Instructions to follow
Nothing but the lines holding the string "scrofa" should appear in the answer. Copy them from the entries.

Given records

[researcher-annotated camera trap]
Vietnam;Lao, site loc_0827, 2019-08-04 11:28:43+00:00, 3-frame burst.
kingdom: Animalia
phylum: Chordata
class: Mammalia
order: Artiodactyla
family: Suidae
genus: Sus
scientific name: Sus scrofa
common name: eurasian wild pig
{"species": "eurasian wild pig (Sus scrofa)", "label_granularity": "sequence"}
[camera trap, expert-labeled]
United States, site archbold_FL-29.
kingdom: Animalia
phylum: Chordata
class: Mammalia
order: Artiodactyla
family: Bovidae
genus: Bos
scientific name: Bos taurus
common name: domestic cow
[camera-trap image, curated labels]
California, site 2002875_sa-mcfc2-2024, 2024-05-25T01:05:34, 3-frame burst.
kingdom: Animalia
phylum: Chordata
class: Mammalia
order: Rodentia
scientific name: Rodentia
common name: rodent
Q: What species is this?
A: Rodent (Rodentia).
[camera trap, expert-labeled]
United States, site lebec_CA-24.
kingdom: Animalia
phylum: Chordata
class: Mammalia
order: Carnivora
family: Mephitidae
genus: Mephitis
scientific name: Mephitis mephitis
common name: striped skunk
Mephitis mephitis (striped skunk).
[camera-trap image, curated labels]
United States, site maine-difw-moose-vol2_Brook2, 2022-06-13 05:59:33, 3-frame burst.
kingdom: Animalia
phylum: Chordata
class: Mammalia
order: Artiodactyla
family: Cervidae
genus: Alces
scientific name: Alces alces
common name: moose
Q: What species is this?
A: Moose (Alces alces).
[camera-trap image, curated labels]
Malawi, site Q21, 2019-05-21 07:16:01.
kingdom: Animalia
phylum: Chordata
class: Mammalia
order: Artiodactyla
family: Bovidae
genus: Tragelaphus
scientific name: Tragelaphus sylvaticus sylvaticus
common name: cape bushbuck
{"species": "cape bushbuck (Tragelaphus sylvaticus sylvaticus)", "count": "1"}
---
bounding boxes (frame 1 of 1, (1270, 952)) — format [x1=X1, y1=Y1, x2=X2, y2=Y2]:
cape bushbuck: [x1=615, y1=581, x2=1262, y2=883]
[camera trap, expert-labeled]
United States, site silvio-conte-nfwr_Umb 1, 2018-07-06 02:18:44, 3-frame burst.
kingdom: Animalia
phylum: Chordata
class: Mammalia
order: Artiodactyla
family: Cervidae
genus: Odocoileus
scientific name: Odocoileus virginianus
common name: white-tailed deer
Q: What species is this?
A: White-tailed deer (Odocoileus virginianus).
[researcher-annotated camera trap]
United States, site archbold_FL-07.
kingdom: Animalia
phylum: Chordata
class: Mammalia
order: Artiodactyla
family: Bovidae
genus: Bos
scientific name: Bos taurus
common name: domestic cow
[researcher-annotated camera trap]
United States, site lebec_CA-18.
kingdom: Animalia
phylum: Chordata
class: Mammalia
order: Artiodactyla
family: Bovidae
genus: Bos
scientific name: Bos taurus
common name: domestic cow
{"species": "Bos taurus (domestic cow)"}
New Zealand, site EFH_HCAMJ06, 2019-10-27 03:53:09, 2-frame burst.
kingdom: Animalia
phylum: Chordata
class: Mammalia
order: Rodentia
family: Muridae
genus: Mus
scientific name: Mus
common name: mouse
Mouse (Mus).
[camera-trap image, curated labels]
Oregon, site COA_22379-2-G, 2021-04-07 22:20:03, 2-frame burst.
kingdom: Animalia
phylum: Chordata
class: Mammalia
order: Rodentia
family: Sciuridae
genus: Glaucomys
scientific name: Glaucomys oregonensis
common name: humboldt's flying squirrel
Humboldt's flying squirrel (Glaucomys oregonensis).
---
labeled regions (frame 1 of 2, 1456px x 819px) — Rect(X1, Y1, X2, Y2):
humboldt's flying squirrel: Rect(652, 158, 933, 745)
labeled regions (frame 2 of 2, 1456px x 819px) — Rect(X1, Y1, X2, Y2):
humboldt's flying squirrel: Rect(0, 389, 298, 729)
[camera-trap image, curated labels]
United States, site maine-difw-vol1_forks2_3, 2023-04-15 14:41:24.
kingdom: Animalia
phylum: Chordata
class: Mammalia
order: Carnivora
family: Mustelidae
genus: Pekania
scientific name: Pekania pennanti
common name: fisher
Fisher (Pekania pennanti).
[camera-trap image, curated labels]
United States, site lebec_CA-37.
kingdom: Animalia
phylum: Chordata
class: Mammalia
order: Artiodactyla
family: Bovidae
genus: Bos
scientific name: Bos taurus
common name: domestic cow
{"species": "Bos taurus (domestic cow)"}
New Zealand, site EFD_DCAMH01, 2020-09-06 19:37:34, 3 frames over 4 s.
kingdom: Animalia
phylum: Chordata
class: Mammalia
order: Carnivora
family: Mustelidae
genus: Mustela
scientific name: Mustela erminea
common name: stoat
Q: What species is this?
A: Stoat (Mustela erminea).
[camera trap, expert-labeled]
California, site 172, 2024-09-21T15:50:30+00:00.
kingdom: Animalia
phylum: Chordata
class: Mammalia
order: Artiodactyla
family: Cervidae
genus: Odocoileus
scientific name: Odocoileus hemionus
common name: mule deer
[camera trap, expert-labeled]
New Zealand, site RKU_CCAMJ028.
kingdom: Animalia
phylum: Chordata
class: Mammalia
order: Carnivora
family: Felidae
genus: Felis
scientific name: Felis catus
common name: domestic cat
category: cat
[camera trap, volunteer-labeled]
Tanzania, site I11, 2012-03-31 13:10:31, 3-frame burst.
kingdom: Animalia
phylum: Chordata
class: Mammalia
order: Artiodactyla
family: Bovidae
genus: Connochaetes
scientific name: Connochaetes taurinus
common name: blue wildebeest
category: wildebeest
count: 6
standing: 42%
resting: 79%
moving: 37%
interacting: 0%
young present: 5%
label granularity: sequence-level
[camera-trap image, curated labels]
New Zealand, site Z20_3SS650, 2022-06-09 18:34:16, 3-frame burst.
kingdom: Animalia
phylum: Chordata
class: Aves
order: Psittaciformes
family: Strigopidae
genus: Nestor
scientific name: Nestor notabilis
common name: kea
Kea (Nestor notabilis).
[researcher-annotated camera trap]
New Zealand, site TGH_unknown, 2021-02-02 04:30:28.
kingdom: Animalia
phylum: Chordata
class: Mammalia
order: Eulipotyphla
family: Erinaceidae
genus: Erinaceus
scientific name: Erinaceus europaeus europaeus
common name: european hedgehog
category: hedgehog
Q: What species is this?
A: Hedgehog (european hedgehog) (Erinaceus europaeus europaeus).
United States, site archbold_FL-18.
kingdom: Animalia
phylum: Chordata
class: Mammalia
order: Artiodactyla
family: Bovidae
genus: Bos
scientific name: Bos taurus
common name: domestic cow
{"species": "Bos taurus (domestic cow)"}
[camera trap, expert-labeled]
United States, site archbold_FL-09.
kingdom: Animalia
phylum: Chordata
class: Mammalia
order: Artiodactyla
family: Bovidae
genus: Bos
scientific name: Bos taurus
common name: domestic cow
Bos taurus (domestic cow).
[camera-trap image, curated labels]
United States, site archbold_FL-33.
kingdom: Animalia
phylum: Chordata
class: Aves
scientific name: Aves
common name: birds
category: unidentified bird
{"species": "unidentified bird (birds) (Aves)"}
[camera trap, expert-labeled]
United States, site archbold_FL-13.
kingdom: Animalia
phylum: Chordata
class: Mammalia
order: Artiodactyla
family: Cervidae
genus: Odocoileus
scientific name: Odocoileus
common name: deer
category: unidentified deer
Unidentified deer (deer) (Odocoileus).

Response
scientific name: Sus scrofa
{"species": "eurasian wild pig (Sus scrofa)", "label_granularity": "sequence"}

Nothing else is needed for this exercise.